Страшная то была ночь и долгая, как всякая ночь зимою. Воевода Кисель, подперев голову рукой, несколько часов уже сидел неподвижно. Не смерти боялся он, ибо со времени отъезда из Гущи настолько устал и обессилел, так был бессонницею истерзан, что смерть встретил бы с распростертыми объятьями, — нет, душу его снедало беспредельное отчаянье. Ведь не кто иной, как он, чистокровный русин, первый вызвался на роль миротворца в этой беспримерной войне. Он выступал везде и всюду, в сенате и на сейме, как самый ярый сторонник трактатов, он поддерживал политику канцлера и примаса и горячее других осуждал Иеремию, будучи искренне убежден, что действует во благо казачества и Речи Посполитой. Всей своей пылкой душою верил он, что переговоры, уступки всех умиротворят, исцелят, успокоят, — и именно сейчас, в эту долгожданную минуту, везя Хмельницкому булаву, а казачеству согласие на уступки, усомнился во всем: увидел явственно тщетность своих усилий, узрел под ногами зияющую пустотой бездну.
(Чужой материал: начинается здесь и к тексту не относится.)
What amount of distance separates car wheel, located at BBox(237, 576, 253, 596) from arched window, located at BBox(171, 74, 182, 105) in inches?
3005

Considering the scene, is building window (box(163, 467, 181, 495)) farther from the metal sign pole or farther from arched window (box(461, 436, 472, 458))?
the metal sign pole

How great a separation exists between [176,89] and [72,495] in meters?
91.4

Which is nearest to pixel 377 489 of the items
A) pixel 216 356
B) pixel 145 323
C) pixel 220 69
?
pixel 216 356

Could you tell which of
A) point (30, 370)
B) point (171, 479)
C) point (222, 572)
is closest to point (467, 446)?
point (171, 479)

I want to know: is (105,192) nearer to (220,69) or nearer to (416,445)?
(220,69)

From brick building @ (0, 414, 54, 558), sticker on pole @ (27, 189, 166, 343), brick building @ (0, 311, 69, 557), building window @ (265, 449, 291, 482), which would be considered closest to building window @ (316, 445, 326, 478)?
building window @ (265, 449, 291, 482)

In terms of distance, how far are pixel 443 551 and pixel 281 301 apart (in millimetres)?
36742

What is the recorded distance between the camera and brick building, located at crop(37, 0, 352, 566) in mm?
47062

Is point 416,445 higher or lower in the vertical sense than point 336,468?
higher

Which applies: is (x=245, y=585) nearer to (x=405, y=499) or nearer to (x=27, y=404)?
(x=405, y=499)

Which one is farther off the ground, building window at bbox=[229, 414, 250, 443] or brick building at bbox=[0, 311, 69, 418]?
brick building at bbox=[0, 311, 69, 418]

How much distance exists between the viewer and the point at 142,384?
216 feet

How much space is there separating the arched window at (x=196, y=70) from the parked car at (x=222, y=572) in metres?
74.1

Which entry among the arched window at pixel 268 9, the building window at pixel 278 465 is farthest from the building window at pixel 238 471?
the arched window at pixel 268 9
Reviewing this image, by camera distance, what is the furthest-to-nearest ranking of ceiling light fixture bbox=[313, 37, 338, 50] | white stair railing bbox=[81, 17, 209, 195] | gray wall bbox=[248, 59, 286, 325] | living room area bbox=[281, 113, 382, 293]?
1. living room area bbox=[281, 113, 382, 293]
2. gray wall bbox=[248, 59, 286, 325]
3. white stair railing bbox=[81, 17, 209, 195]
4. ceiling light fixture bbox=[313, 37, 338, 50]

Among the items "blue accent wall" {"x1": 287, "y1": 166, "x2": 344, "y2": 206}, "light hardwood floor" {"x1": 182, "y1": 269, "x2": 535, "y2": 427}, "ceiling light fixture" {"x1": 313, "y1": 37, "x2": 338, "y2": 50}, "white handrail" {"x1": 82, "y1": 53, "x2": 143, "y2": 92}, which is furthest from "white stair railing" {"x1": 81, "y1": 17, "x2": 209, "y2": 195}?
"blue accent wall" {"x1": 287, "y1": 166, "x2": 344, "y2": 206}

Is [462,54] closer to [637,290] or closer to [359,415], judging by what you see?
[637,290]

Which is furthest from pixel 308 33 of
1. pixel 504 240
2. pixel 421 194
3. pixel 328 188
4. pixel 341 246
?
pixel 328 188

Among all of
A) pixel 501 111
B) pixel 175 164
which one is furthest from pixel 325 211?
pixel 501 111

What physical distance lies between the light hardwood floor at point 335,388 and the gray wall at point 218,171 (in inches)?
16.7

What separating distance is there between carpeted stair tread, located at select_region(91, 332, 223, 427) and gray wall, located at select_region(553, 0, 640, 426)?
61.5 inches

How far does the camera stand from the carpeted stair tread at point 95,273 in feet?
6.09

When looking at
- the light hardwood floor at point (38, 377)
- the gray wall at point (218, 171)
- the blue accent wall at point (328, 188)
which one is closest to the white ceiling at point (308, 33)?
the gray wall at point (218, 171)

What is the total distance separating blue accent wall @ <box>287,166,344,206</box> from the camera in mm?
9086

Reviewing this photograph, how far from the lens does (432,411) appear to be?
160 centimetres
«Неужто им ничего, кроме крови, не надо? Неужто не нужны никакие свободы, кроме свободы жечь и грабить?» — думал в отчаянии воевода, сдерживая разрывавшие его благородную грудь стоны.

— Голову Киселеву! Голову Киселеву! На погибель! — кричала толпа.

Воевода без колебаний принес бы им в дар свою всклокоченную белоснежную голову, если б не последние крупицы веры, что и черни этой, и всему казачеству потребно нечто другое, большее — а иначе не будет ни им, ни Речи Посполитой спасенья. Да откроет им на это глаза грядущий день!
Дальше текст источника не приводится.